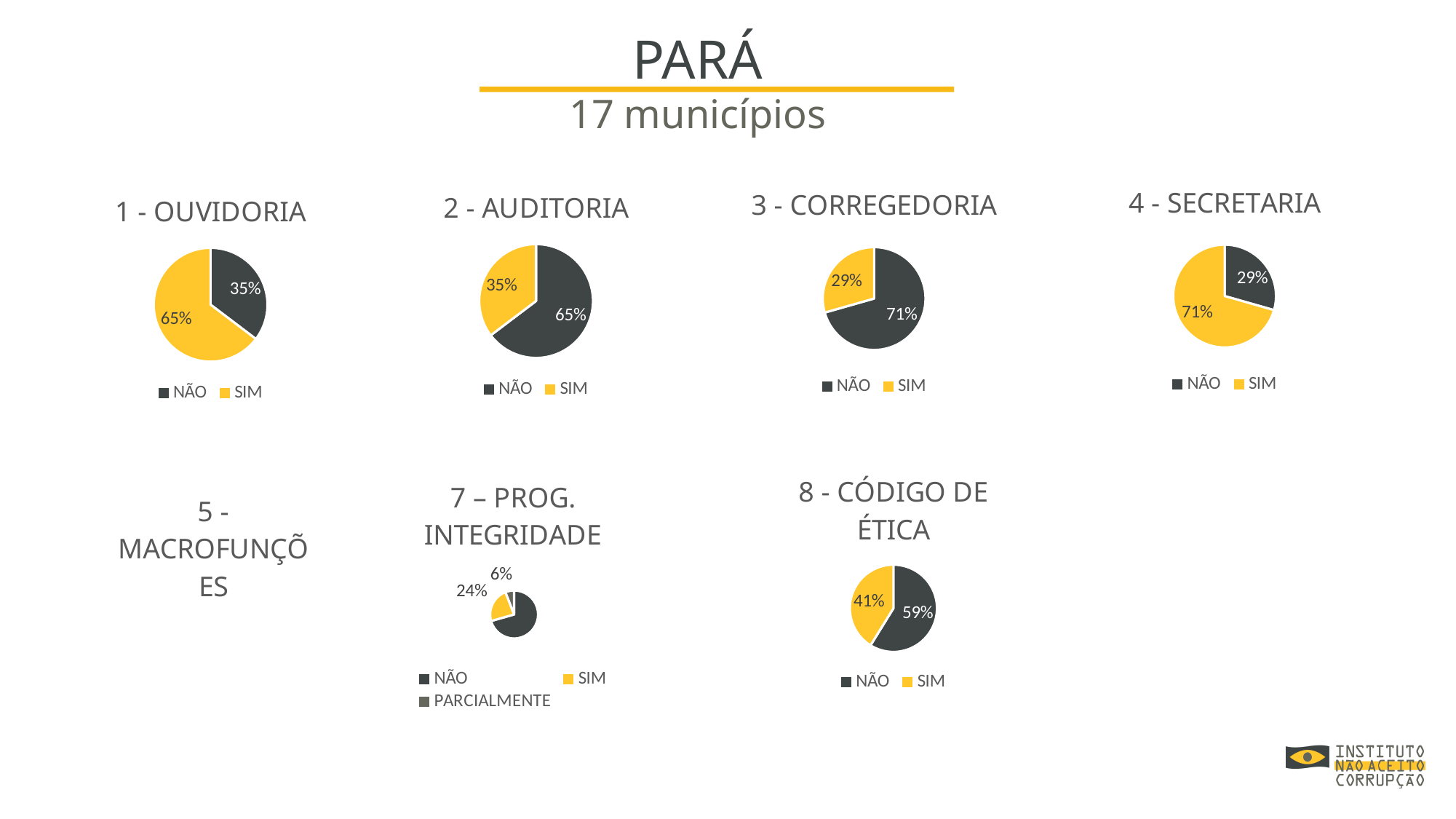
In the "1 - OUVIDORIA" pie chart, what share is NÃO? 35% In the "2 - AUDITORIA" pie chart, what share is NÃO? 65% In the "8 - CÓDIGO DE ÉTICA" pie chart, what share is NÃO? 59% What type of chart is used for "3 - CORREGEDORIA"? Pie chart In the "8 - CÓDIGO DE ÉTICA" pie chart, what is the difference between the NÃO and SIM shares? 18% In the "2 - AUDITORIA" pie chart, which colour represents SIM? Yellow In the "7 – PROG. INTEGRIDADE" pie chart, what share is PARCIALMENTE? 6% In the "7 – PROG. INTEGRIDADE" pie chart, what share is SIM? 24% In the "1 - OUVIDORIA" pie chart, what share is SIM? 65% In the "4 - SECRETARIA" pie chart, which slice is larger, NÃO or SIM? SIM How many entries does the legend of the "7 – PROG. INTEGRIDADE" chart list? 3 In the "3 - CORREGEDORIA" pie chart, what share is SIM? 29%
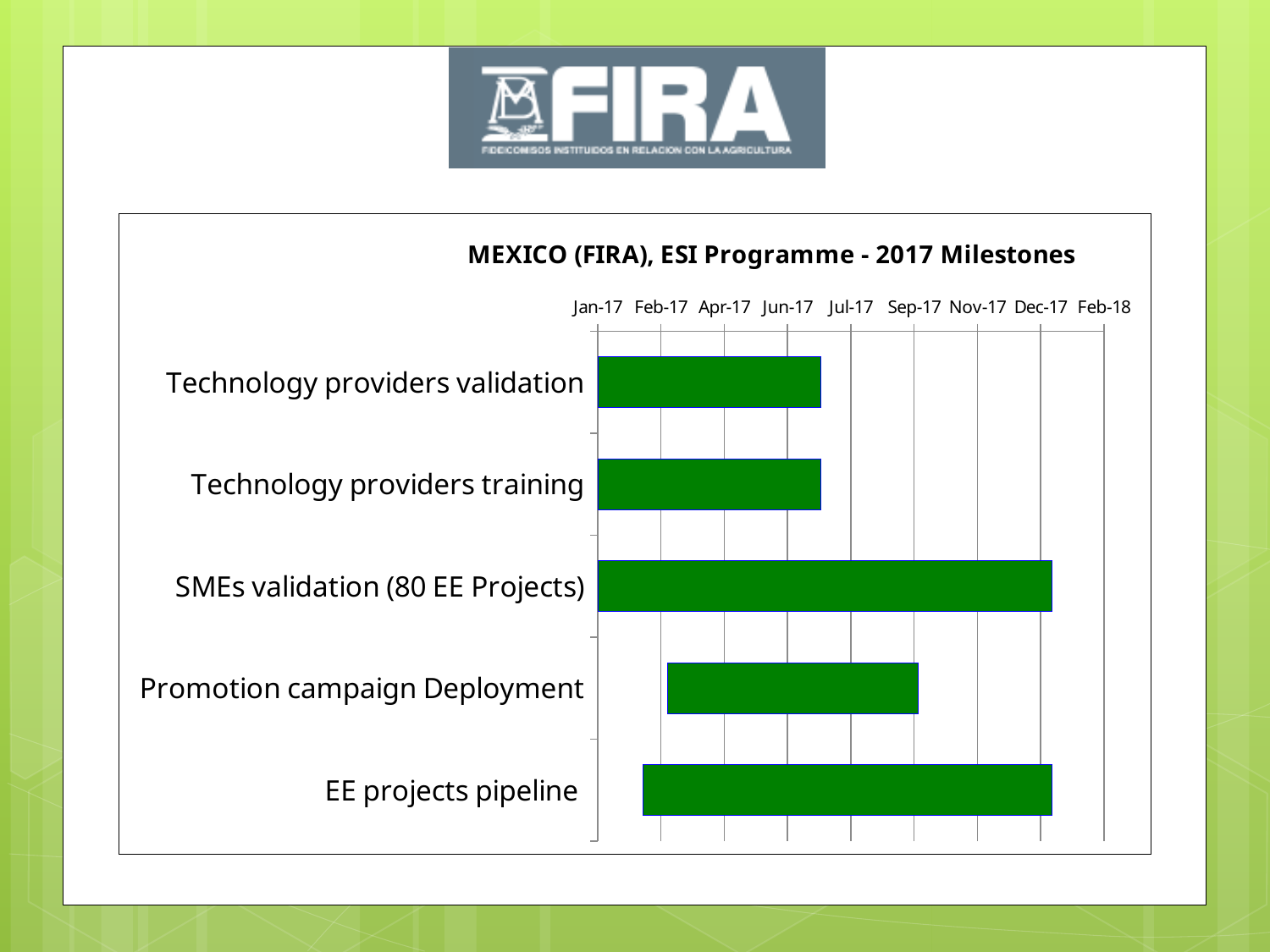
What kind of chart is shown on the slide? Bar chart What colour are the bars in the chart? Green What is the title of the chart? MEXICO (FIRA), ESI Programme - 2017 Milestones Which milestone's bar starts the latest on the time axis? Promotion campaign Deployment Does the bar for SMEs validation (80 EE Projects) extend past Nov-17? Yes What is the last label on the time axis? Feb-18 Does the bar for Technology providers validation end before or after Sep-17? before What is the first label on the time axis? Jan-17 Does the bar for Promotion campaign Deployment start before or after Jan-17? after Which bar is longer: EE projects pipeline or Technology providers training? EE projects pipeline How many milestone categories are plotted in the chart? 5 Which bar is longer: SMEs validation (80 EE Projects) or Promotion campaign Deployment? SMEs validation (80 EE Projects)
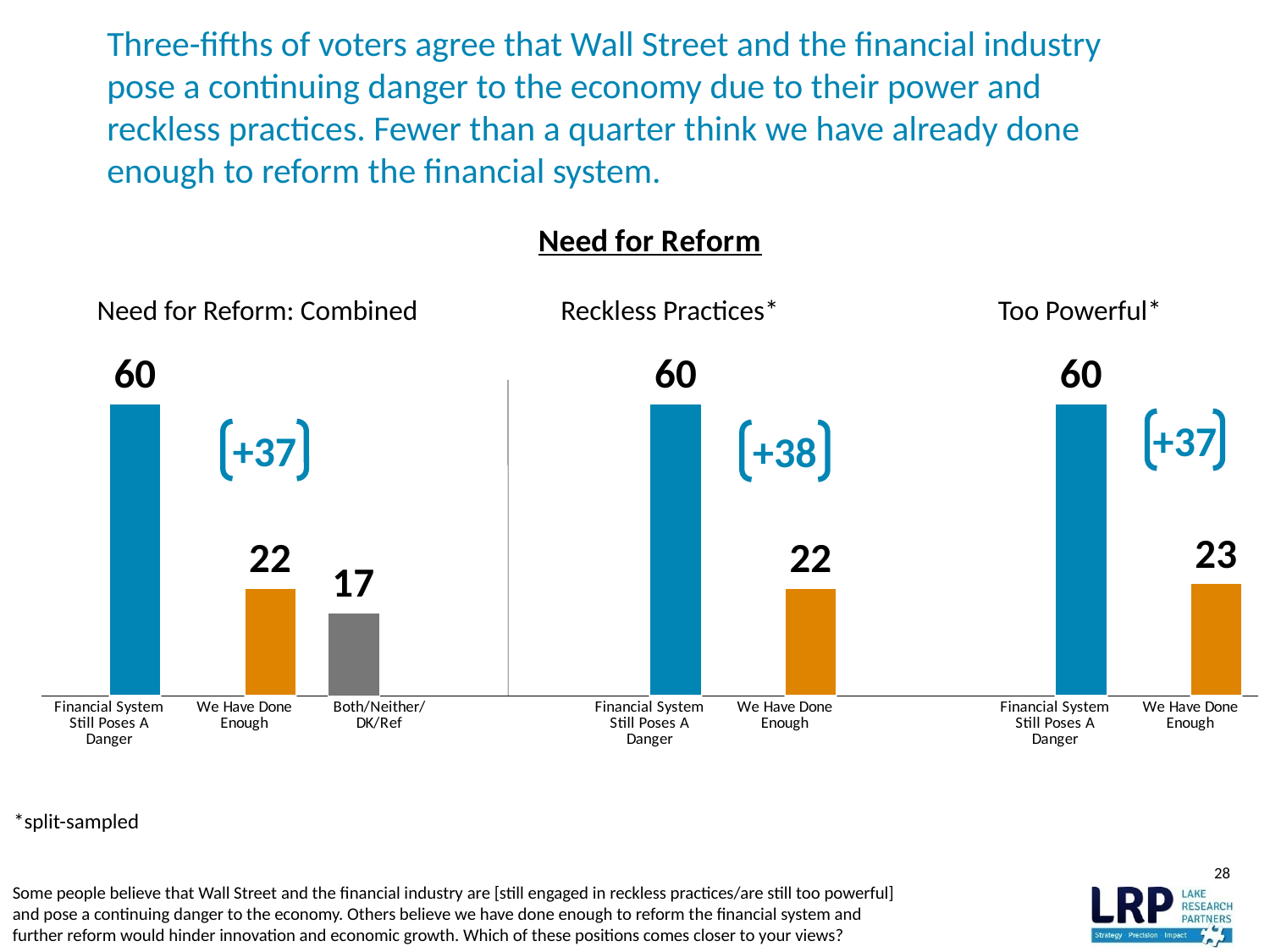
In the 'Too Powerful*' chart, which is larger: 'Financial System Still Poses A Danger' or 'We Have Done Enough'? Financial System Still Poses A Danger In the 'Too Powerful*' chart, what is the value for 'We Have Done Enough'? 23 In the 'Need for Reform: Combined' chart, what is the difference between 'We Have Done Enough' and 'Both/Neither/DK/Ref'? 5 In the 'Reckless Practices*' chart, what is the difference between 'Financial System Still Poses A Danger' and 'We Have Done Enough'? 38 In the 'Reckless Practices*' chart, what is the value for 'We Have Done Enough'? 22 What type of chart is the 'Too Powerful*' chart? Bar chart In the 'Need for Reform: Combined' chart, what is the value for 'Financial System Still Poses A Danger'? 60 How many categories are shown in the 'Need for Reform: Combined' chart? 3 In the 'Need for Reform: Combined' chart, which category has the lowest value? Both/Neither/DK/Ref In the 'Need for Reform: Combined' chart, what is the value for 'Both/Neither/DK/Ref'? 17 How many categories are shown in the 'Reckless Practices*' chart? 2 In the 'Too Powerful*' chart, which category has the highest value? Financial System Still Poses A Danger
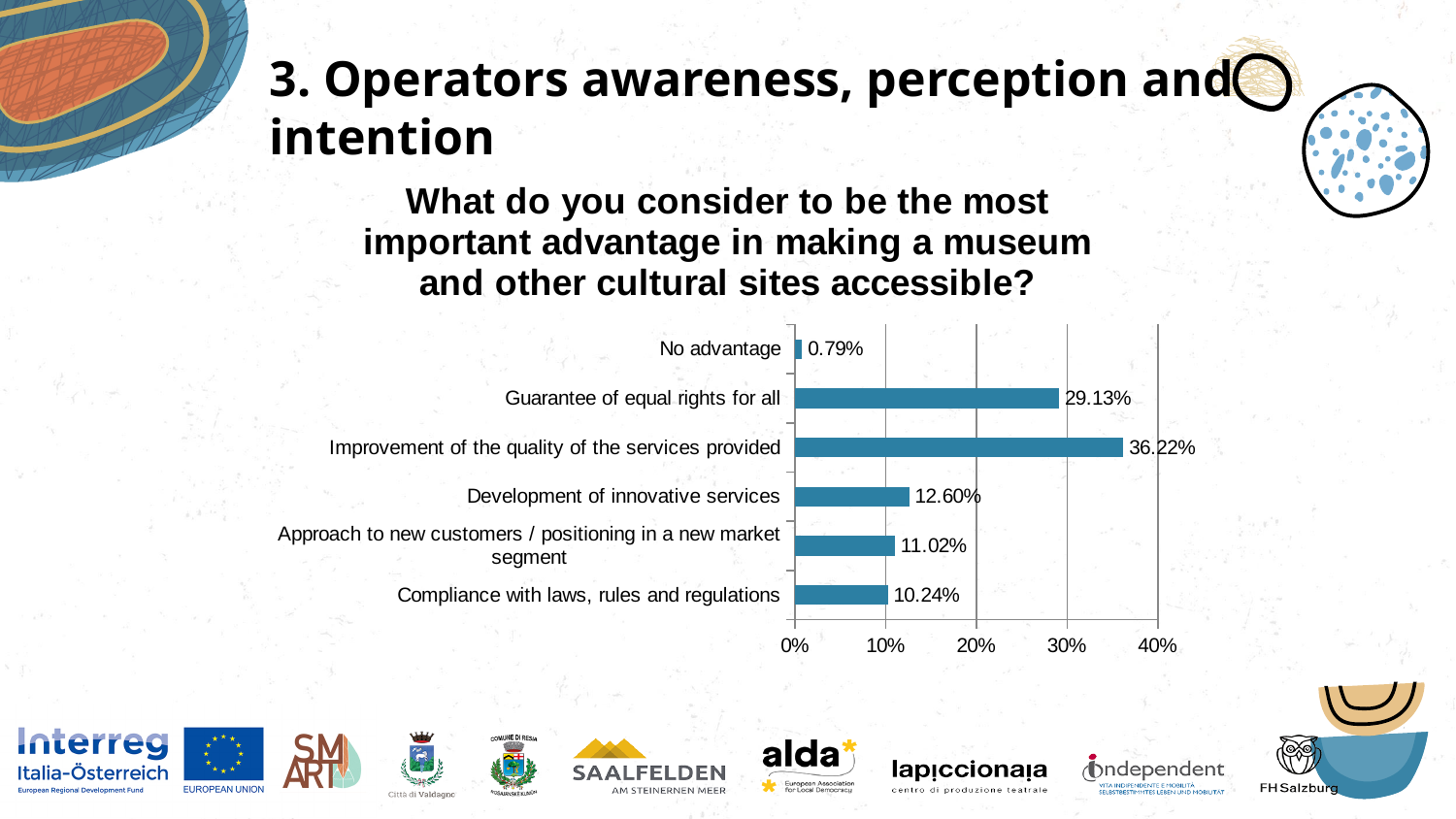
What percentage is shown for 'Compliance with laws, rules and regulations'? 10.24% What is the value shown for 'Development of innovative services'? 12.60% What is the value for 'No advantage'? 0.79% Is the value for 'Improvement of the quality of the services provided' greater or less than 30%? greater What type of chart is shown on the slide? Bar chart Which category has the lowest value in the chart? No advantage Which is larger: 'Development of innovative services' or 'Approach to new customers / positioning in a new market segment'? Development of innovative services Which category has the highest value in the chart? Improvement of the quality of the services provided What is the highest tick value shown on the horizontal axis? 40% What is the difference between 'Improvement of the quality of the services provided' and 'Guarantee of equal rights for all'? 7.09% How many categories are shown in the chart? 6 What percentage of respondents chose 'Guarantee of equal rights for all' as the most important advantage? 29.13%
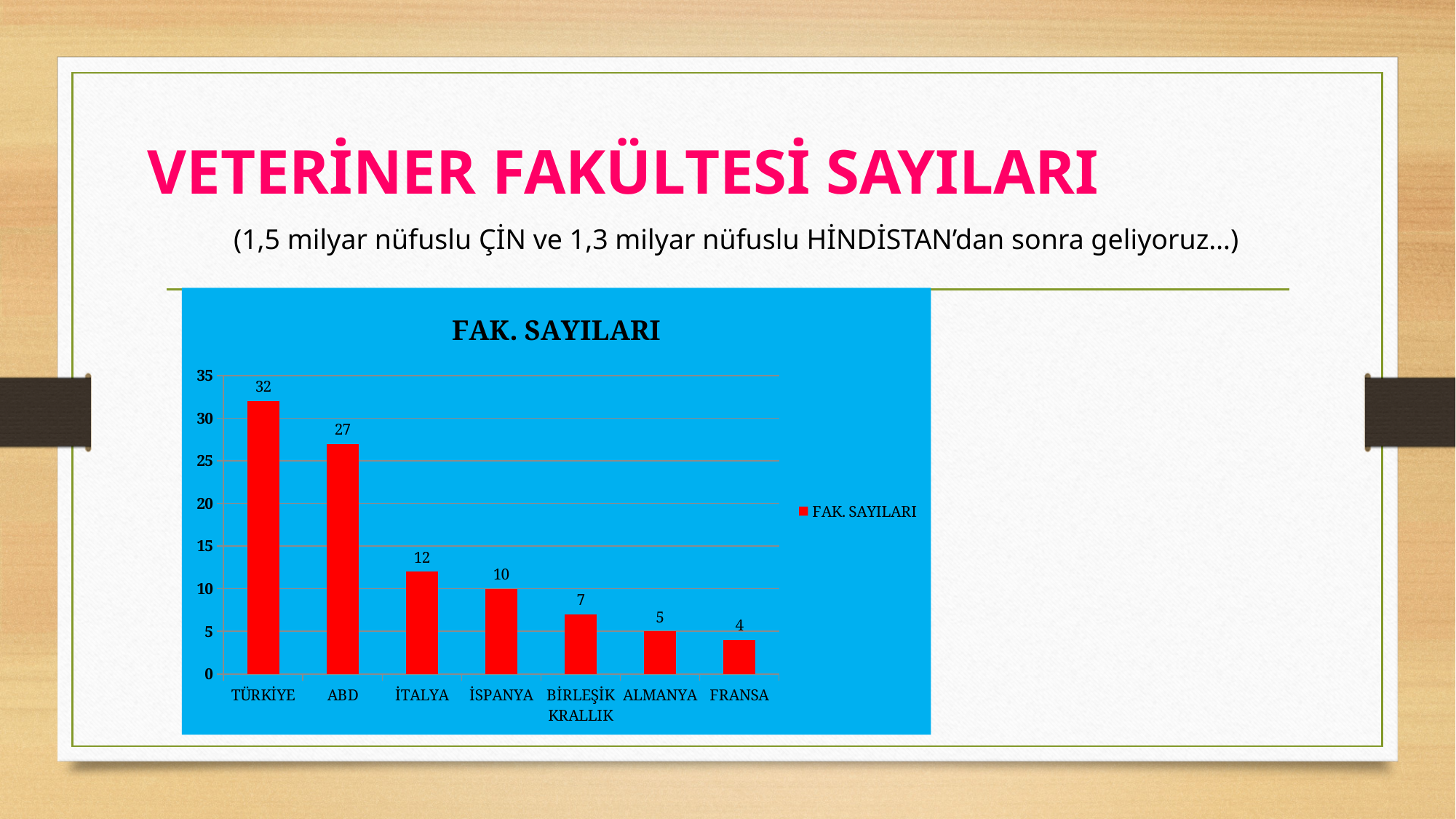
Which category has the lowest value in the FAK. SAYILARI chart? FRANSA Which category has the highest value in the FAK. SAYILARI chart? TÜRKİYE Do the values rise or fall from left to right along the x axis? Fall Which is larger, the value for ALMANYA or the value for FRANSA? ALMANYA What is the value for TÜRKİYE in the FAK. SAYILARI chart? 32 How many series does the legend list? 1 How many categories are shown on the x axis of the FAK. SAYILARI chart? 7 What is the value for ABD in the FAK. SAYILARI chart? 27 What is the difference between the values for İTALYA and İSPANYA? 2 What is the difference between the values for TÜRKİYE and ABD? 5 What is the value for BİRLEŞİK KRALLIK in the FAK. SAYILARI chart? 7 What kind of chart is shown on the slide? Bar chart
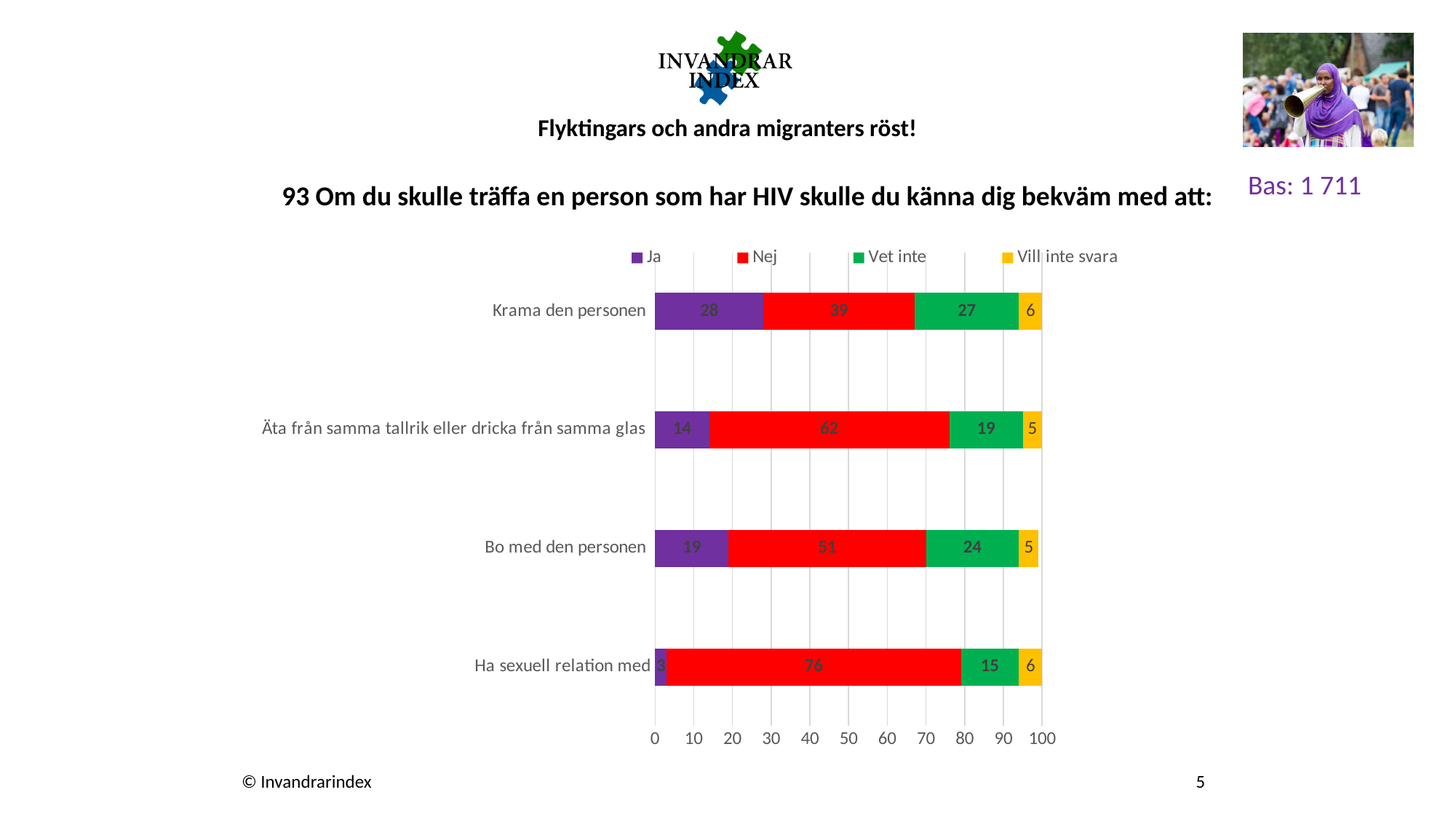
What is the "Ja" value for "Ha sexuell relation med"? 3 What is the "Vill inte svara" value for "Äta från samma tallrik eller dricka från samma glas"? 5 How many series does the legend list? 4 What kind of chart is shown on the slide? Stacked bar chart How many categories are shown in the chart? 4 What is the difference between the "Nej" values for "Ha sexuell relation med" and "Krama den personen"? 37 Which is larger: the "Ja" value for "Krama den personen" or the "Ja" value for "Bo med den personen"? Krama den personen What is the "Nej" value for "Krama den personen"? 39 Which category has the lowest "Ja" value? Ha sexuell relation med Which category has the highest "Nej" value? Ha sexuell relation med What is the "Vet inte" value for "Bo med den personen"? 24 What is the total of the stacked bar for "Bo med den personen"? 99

[TASK DETAILS] Copy out each line of the records above that contains the word "series".

[ANSWER SPACE]
Which category has the lowest value in the FAK. SAYILARI chart? FRANSA Which category has the highest value in the FAK. SAYILARI chart? TÜRKİYE Do the values rise or fall from left to right along the x axis? Fall Which is larger, the value for ALMANYA or the value for FRANSA? ALMANYA What is the value for TÜRKİYE in the FAK. SAYILARI chart? 32 How many series does the legend list? 1 How many categories are shown on the x axis of the FAK. SAYILARI chart? 7 What is the value for ABD in the FAK. SAYILARI chart? 27 What is the difference between the values for İTALYA and İSPANYA? 2 What is the difference between the values for TÜRKİYE and ABD? 5 What is the value for BİRLEŞİK KRALLIK in the FAK. SAYILARI chart? 7 What kind of chart is shown on the slide? Bar chart
What is the "Ja" value for "Ha sexuell relation med"? 3 What is the "Vill inte svara" value for "Äta från samma tallrik eller dricka från samma glas"? 5 How many series does the legend list? 4 What kind of chart is shown on the slide? Stacked bar chart How many categories are shown in the chart? 4 What is the difference between the "Nej" values for "Ha sexuell relation med" and "Krama den personen"? 37 Which is larger: the "Ja" value for "Krama den personen" or the "Ja" value for "Bo med den personen"? Krama den personen What is the "Nej" value for "Krama den personen"? 39 Which category has the lowest "Ja" value? Ha sexuell relation med Which category has the highest "Nej" value? Ha sexuell relation med What is the "Vet inte" value for "Bo med den personen"? 24 What is the total of the stacked bar for "Bo med den personen"? 99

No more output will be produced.